SAN DIEGO (KGTV) - Residents in a San Diego neighborhood say they are fed up with the condition of their street, and they claim years of run-off from a city stormwater system caused the road to crumble.
Now that the road has become a problem, they say the city will not help fix it.
“It’s just bumpy everywhere,” said resident Kristin Chapin.
A portion of Guy Street near the airport has become a problem for almost everyone living on it.
"Every time it rains it deteriorates and breaks apart and all comes out,” said resident Scott McCloskey.
Residents say getting in and out of the street at times can be dangerous, and not all of their vehicles can make it up the steep street in its current condition.
Despite the almost constant requests for the City of San Diego to fix the street, the current answer is no.
"They used to come in and we'd be able to use the Get It Done app and get patchwork and other areas fixed. Now we are on deaf ears,” Chapin said.
Chapin says the street is just one of the issues the neighborhood is dealing with. She points to stormwater infrastructure on the street above as the underlying problem.
"There's a street directly above us here, and the street has a gutter behind all the shrubbery here. That gutter drains into a large rock pit and that rock pit drains down. Then it comes over the surface of the street,” she said.
Chapin says the stormwater system at the top of Guy Street should be maintained by the City of San Diego.
"They're supposed to keep up the maintenance with it, the upkeep of it, the follow-through that it's not full of plants,” she said.

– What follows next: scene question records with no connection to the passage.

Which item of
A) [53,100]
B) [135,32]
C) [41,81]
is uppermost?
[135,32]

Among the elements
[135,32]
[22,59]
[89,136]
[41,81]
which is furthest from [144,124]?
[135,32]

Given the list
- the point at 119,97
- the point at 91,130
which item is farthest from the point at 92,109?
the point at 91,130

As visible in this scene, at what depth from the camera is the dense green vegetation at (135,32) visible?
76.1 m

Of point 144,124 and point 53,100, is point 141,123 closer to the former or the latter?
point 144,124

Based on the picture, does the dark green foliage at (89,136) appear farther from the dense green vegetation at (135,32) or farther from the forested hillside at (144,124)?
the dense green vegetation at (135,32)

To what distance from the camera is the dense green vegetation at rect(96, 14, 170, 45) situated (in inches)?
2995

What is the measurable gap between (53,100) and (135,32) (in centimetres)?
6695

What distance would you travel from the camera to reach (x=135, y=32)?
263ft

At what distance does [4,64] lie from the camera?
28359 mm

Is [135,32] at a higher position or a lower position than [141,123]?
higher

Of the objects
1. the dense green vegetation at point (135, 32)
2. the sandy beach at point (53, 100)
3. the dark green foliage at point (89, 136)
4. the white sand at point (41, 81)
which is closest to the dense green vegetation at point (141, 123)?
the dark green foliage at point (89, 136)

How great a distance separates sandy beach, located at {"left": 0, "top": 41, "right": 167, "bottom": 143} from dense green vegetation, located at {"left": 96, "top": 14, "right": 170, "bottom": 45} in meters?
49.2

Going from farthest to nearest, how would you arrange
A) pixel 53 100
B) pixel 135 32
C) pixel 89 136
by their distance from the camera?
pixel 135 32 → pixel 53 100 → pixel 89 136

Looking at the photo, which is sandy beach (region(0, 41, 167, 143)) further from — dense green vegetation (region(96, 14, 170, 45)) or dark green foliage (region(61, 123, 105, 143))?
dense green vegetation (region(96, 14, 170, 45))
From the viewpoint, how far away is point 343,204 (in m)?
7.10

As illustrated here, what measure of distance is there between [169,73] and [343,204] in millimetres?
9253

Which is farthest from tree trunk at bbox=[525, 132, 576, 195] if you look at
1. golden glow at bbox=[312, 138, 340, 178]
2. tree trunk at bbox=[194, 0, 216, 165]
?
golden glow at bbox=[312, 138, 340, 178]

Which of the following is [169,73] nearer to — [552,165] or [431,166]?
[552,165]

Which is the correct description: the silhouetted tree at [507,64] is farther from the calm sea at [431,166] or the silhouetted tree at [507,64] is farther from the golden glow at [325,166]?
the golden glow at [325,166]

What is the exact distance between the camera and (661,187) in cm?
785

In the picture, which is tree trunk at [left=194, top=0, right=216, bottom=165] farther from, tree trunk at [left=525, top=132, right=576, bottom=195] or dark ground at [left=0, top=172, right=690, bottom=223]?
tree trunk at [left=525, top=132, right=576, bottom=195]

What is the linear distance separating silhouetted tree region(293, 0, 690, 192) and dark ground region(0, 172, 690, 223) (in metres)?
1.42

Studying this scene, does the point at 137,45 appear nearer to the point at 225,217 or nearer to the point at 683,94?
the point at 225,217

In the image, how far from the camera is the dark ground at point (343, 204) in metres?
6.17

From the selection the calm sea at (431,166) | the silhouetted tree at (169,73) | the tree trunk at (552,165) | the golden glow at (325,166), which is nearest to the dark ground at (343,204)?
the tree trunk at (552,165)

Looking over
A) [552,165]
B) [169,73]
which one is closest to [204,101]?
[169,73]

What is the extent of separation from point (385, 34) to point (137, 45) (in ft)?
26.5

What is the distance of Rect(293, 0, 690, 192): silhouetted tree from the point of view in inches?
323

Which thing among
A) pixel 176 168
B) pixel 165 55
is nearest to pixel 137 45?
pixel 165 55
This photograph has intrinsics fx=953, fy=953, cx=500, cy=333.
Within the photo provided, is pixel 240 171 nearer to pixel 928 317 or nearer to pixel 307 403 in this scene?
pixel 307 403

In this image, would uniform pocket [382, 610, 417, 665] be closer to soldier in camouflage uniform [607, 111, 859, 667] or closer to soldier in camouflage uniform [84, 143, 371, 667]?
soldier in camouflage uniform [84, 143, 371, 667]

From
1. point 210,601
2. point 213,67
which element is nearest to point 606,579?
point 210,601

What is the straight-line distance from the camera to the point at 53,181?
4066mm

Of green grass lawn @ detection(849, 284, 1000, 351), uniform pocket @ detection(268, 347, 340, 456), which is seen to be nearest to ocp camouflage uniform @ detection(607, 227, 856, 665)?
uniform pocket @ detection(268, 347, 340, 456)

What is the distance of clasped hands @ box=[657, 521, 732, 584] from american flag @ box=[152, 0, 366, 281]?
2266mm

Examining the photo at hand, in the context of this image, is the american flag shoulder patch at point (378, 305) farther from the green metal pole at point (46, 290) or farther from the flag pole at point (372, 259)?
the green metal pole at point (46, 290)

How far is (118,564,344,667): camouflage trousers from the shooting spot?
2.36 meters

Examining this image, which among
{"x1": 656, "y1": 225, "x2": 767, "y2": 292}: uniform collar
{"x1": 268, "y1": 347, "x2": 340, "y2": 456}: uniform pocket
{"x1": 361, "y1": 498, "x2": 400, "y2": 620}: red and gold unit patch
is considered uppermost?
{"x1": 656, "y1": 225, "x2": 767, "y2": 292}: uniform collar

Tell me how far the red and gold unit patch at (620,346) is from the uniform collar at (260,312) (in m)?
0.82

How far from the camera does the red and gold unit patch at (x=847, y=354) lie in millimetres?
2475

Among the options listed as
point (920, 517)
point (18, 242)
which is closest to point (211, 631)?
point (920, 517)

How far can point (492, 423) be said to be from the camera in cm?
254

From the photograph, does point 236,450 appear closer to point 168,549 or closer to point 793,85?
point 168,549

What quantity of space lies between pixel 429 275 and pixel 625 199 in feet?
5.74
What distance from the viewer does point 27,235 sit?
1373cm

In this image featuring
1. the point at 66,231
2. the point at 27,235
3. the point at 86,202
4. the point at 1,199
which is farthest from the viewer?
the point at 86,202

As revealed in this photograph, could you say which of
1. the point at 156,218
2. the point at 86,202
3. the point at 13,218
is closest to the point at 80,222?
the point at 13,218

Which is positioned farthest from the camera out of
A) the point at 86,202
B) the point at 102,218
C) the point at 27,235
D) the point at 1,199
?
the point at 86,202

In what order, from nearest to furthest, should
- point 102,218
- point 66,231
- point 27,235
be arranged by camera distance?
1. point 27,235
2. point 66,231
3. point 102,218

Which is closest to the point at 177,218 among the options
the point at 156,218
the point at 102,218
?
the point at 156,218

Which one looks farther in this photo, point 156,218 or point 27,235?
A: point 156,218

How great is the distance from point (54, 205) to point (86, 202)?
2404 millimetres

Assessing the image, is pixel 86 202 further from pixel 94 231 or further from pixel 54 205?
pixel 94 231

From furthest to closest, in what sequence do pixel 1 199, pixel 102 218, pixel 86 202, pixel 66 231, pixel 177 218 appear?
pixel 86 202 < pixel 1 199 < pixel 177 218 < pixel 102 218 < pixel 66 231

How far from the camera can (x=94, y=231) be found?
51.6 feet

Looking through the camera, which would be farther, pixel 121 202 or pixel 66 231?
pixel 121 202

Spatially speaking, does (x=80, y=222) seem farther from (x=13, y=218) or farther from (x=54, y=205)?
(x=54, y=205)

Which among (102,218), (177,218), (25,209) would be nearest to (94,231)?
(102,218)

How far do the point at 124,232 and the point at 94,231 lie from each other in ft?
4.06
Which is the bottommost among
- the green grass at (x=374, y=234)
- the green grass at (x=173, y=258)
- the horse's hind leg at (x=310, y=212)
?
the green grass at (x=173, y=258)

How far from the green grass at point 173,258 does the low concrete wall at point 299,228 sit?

Chapin says the drainage area should make it for water to easily and smoothly run off. Instead, she points to years of overgrowth and crumbling infrastructure that send water everywhere other than the middle of the street.
Neighbors tell Team 10 that water, cracks, and time have created a street full of feet-wide potholes. A spokesperson for the City of San Diego told ABC 10News that city officials have met with people who live on the street.

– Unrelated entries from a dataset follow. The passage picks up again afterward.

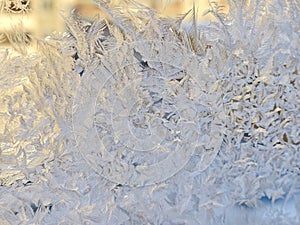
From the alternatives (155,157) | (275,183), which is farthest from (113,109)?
(275,183)

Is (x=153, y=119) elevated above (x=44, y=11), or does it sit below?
below

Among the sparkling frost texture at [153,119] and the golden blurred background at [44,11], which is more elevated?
the golden blurred background at [44,11]

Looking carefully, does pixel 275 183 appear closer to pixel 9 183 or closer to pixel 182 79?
pixel 182 79

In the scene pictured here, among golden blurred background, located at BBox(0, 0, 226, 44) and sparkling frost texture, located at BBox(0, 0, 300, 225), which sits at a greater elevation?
golden blurred background, located at BBox(0, 0, 226, 44)
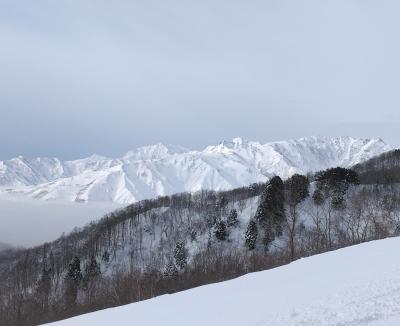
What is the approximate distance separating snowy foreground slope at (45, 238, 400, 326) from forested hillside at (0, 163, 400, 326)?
62.7ft

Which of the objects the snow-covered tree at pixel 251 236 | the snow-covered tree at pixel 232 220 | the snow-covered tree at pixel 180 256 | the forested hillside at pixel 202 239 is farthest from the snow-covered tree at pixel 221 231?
the snow-covered tree at pixel 251 236

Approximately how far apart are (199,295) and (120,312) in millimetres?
3368

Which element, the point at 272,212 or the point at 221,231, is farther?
the point at 221,231

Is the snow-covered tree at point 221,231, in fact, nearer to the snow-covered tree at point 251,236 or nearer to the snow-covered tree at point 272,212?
the snow-covered tree at point 272,212

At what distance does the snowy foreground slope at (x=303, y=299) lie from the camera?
35.1 ft

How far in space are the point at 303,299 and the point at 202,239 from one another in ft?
294

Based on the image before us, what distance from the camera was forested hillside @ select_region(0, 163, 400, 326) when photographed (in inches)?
2312

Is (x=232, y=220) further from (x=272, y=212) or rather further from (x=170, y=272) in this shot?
(x=170, y=272)

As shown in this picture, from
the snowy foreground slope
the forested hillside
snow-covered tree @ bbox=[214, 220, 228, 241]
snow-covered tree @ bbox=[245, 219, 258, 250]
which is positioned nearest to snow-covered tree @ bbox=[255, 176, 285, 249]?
the forested hillside

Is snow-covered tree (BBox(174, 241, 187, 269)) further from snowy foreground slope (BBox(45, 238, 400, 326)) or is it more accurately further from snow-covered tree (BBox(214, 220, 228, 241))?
snowy foreground slope (BBox(45, 238, 400, 326))

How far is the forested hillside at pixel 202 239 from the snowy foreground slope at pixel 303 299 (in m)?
19.1

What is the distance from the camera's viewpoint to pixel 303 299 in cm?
1278

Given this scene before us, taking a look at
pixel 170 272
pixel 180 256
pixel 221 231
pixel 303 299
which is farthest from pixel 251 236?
pixel 303 299

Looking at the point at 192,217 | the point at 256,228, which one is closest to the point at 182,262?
the point at 256,228
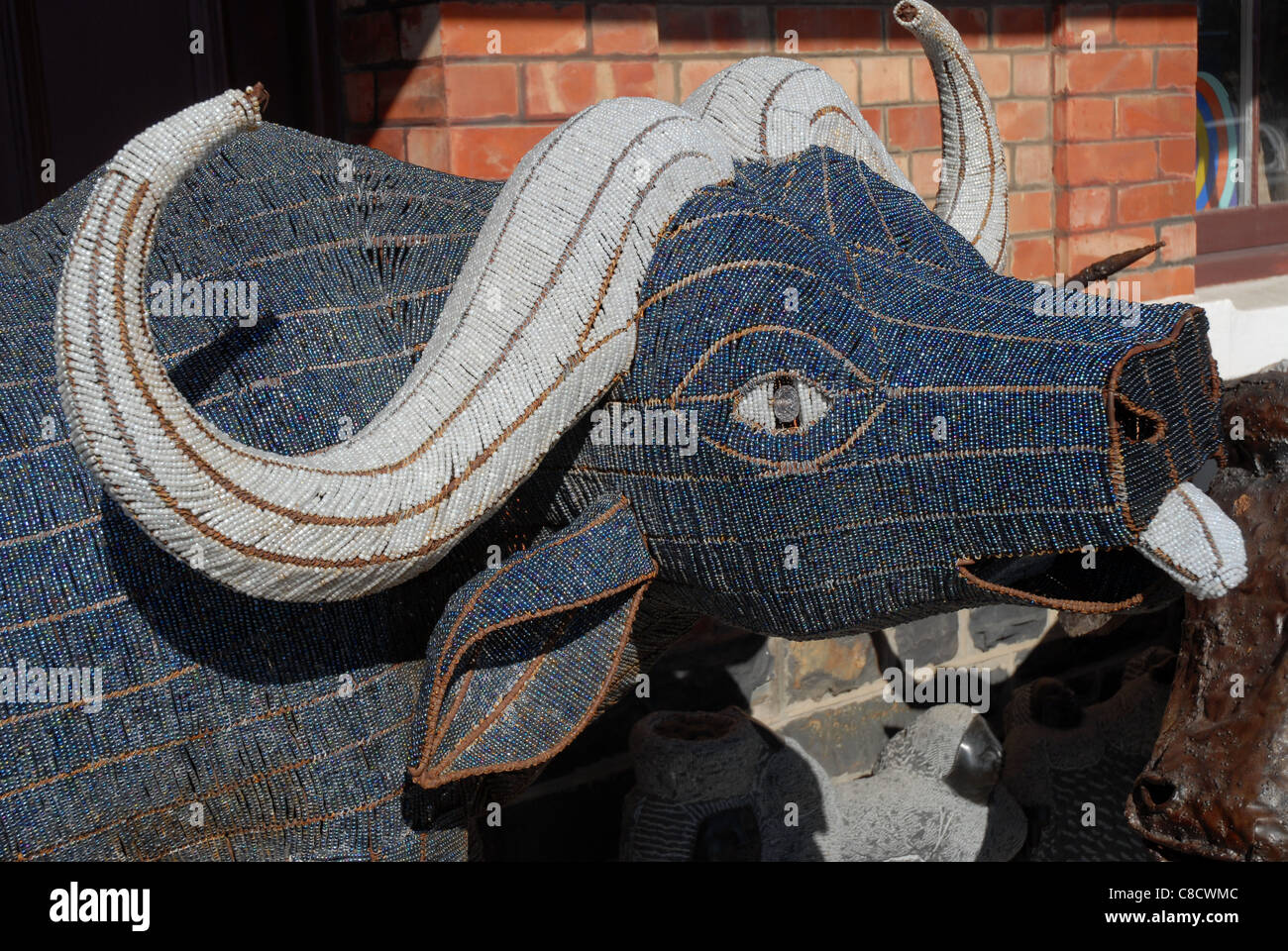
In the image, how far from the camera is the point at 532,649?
4.22 ft

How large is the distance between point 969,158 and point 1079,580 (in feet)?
2.04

“Construction begins this summer (2023) on the repair and replacement of stormwater pipes and infrastructure including the building of a retaining wall," said the spokesperson.
"Stormwater staff met with the concerned residents in both September 2022 and January 2023. Staff reiterated that repairs will begin this year and would not include roadway repairs except for any damage vehicles or heavy equipment could possibly make to the street.”

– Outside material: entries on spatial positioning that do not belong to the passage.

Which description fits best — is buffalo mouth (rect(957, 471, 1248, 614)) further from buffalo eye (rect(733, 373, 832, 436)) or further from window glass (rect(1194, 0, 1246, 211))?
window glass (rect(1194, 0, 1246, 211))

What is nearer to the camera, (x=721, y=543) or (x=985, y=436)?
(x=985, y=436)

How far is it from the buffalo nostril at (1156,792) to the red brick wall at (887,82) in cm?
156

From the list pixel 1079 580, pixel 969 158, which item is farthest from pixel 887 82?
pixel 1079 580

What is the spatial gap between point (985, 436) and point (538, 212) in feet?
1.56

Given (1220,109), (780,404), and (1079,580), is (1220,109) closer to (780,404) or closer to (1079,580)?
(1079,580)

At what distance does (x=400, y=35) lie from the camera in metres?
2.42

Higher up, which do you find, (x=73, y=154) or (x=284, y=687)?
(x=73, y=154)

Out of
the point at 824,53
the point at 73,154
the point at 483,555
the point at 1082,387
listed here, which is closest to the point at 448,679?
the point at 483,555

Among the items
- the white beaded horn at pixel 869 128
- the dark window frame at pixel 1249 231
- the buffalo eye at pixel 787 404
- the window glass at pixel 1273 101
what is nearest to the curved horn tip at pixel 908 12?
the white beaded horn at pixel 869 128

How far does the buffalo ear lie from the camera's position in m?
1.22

The fixes don't impress Chapin.
"Stormwater and [other city] divisions will only show that they have funding for the gutter to do exactly the same design that we currently have, which is to remove all of this, put a new retaining wall, and put a new gutter system in there, but still run the water over the surface of the street,” said Chapin.
The stormwater repairs also don't include any fixes to the street. The city spokesperson says this segment of Guy Street is what's known as an "unimproved" street.
According to the City of San Diego policy, it’s a street that is part of the city’s official streets system but is paved with less than two inches of hot mix asphalt, not graded or paved for drainage and lacks sufficient underlying base.
The city spokesperson told ABC 10News, “In meetings with concerned residents in September and January between City staff, Mayor's office community engagement staff and Council District office, it was communicated that this segment of Guy St. is an ‘unimproved’ street and any improvement proposed is the responsibility of the abutting property owners. Once the street has been improved and built to standards, the City would maintain it in kind. The City does not currently have funding or budget item devoted to rebuilding unimproved streets.”
"When I moved here 30 years ago this was all brand new and nice looking,” Scott McCloskey said.
With the requests for repairs denied, it leaves neighbors without much of a choice. Fix it themselves or risk their safety.
So, they've grabbed their tools, dug out the worst spots, and paid a contractor to fill them with concrete. What they'd like is a new stormwater design and a new road.
"It's the city's job and they gave us the 12-to-15-year runaround,” McCloskey said.
Guy Street falls in San Diego City Councilmember Stephen Whitburn’s district. In a statement, the councilmember told ABC 10News, “I share the frustration of our residents. I have asked that long-awaited improvements on Guy Street be a priority in the upcoming city budget, as outlined in my Budget Priority Memo. Our District 3 office has diligently organized meetings with residents and city staff to provide updates on stormwater upgrades to address the ongoing issue. We will continue to work with the neighbors and city staff to improve conditions on Guy Street.”